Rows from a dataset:
★ ★ ★ ★
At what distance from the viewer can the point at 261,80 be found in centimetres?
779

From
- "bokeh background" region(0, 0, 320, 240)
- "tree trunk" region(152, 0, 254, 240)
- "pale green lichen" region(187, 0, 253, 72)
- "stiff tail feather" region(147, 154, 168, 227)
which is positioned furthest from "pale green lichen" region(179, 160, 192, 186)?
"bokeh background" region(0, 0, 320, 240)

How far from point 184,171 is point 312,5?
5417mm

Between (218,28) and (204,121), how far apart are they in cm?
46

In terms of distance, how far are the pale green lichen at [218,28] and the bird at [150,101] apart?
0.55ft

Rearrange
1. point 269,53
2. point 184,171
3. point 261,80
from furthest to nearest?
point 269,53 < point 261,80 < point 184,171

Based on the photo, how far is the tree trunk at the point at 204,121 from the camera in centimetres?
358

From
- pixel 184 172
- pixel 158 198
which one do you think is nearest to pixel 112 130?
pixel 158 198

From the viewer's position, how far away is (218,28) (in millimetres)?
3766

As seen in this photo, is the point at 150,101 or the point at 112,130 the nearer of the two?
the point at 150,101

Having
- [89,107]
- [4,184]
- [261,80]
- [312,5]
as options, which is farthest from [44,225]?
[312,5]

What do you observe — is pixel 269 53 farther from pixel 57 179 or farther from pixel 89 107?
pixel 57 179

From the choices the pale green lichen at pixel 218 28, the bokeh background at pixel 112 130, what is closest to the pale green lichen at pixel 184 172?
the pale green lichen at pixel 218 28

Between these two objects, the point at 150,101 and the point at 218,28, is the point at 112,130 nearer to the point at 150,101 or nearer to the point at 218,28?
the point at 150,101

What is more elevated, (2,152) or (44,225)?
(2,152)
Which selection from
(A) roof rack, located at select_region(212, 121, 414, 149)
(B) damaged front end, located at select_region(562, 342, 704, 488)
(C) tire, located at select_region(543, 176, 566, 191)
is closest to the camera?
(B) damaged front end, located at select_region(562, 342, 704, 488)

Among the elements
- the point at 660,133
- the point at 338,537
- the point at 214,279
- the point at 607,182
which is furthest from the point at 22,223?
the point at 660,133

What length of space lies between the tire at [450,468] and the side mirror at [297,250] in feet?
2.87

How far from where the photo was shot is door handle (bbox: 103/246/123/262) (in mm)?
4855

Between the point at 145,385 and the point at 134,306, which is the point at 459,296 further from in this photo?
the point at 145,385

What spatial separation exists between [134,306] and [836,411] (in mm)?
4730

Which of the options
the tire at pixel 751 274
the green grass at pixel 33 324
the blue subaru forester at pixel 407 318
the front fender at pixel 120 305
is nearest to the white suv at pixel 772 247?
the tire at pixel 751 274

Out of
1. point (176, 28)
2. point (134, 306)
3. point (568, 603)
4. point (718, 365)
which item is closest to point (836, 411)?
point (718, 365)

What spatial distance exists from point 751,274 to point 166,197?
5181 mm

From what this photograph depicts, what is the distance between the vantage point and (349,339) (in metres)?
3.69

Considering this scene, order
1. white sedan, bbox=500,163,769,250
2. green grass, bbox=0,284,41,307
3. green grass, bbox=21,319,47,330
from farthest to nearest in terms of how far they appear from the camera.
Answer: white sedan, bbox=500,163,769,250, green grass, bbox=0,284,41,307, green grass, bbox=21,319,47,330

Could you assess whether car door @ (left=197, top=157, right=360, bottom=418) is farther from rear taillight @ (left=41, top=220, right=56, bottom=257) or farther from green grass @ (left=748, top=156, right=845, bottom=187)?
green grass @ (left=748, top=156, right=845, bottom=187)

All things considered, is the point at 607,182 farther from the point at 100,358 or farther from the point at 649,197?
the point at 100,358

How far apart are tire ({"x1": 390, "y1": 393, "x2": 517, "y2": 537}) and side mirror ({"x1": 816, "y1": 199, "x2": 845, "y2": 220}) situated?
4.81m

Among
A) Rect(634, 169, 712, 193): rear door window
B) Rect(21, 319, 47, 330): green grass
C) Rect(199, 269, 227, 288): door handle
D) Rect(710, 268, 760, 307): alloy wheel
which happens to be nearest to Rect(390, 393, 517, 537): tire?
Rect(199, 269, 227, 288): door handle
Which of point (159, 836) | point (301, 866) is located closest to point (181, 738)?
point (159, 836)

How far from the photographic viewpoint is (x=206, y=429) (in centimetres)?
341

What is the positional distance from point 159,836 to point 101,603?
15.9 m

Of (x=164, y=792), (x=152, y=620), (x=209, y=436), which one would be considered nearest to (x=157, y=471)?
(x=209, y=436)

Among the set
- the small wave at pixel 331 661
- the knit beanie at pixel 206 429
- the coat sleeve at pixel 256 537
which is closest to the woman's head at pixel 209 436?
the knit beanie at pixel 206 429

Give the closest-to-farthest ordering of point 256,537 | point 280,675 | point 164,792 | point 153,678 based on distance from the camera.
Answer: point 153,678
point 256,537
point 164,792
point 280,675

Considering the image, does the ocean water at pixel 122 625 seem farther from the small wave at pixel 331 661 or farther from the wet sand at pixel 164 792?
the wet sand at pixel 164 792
★ ★ ★ ★
- **Written request**
Extract each entry in full and write it down exactly.

- **Solution to this task**
At what distance from the viewer can the point at 261,80 be found in centimetres?
779

From
- "bokeh background" region(0, 0, 320, 240)
- "tree trunk" region(152, 0, 254, 240)
- "pale green lichen" region(187, 0, 253, 72)
- "stiff tail feather" region(147, 154, 168, 227)
which is positioned furthest from "pale green lichen" region(179, 160, 192, 186)?
"bokeh background" region(0, 0, 320, 240)

How far from point 184,171 is point 312,5?
5417mm

Between (218,28) and (204,121), how far apart are they in cm?
46

In terms of distance, how far are the pale green lichen at [218,28] and the bird at [150,101] apart?
0.55ft

Rearrange
1. point 269,53
2. point 184,171
3. point 261,80
from furthest to nearest?
point 269,53 < point 261,80 < point 184,171

Based on the photo, how far is the tree trunk at the point at 204,121 from the camera in centimetres?
358

From
- pixel 184 172
- pixel 158 198
which one do you think is nearest to pixel 112 130?
pixel 158 198

From the viewer's position, how far away is (218,28) (in millimetres)?
3766

As seen in this photo, is the point at 150,101 or the point at 112,130 the nearer of the two?
the point at 150,101

Having
- [89,107]
- [4,184]
- [261,80]
- [312,5]
as options, which is farthest from [44,225]?
[312,5]

What do you observe — is pixel 269 53 farther from pixel 57 179 or farther from pixel 89 107?
pixel 57 179

From the choices the pale green lichen at pixel 218 28, the bokeh background at pixel 112 130, what is closest to the pale green lichen at pixel 184 172?
the pale green lichen at pixel 218 28

Between these two objects, the point at 150,101 and the point at 218,28, is the point at 112,130 nearer to the point at 150,101 or nearer to the point at 218,28?
the point at 150,101

What is more elevated, (2,152) or (44,225)?
(2,152)
Which selection from
(A) roof rack, located at select_region(212, 121, 414, 149)
(B) damaged front end, located at select_region(562, 342, 704, 488)
(C) tire, located at select_region(543, 176, 566, 191)
is closest to the camera?
(B) damaged front end, located at select_region(562, 342, 704, 488)

Among the elements
- the point at 660,133
- the point at 338,537
- the point at 214,279
- the point at 607,182
which is furthest from the point at 22,223?
the point at 660,133

What length of space lies between the tire at [450,468] and the side mirror at [297,250] in feet?
2.87

How far from where the photo was shot is door handle (bbox: 103/246/123/262) (in mm)?
4855

Between the point at 145,385 and the point at 134,306, which is the point at 459,296 further from in this photo?
the point at 145,385

What spatial separation exists between [134,306] and [836,411] (in mm)?
4730

Which of the options
the tire at pixel 751 274
the green grass at pixel 33 324
the blue subaru forester at pixel 407 318
the front fender at pixel 120 305
is nearest to the white suv at pixel 772 247?
the tire at pixel 751 274

Out of
1. point (176, 28)
2. point (134, 306)
3. point (568, 603)
4. point (718, 365)
which item is closest to point (836, 411)?
point (718, 365)

What spatial distance exists from point 751,274 to point 166,197?
5181 mm

From what this photograph depicts, what is the distance between the vantage point and (349,339) (in metres)?
3.69

Considering this scene, order
1. white sedan, bbox=500,163,769,250
2. green grass, bbox=0,284,41,307
3. green grass, bbox=21,319,47,330
from farthest to nearest in terms of how far they appear from the camera.
Answer: white sedan, bbox=500,163,769,250, green grass, bbox=0,284,41,307, green grass, bbox=21,319,47,330

Could you assess whether car door @ (left=197, top=157, right=360, bottom=418) is farther from rear taillight @ (left=41, top=220, right=56, bottom=257) or farther from green grass @ (left=748, top=156, right=845, bottom=187)?
green grass @ (left=748, top=156, right=845, bottom=187)

All things considered, is the point at 607,182 farther from the point at 100,358 or farther from the point at 649,197?
the point at 100,358

How far apart are tire ({"x1": 390, "y1": 393, "x2": 517, "y2": 537}) and side mirror ({"x1": 816, "y1": 199, "x2": 845, "y2": 220}) situated?
4.81m

Among
A) Rect(634, 169, 712, 193): rear door window
B) Rect(21, 319, 47, 330): green grass
C) Rect(199, 269, 227, 288): door handle
D) Rect(710, 268, 760, 307): alloy wheel
which happens to be nearest to Rect(390, 393, 517, 537): tire?
Rect(199, 269, 227, 288): door handle
Which of point (159, 836) | point (301, 866) is located closest to point (181, 738)?
point (159, 836)

How far from the photographic viewpoint is (x=206, y=429) (in centimetres)?
341

What is the positional distance from point 159,836 to point 101,603?
15.9 m

Of (x=164, y=792), (x=152, y=620), (x=209, y=436), which one would be considered nearest to (x=157, y=471)?
(x=209, y=436)

Among the set
- the small wave at pixel 331 661
- the knit beanie at pixel 206 429
- the coat sleeve at pixel 256 537
which is closest to the woman's head at pixel 209 436?
the knit beanie at pixel 206 429

Give the closest-to-farthest ordering of point 256,537 | point 280,675 | point 164,792 | point 153,678 based on distance from the camera.
Answer: point 153,678
point 256,537
point 164,792
point 280,675

Considering the image, does the ocean water at pixel 122 625 seem farther from the small wave at pixel 331 661 or farther from the wet sand at pixel 164 792?
the wet sand at pixel 164 792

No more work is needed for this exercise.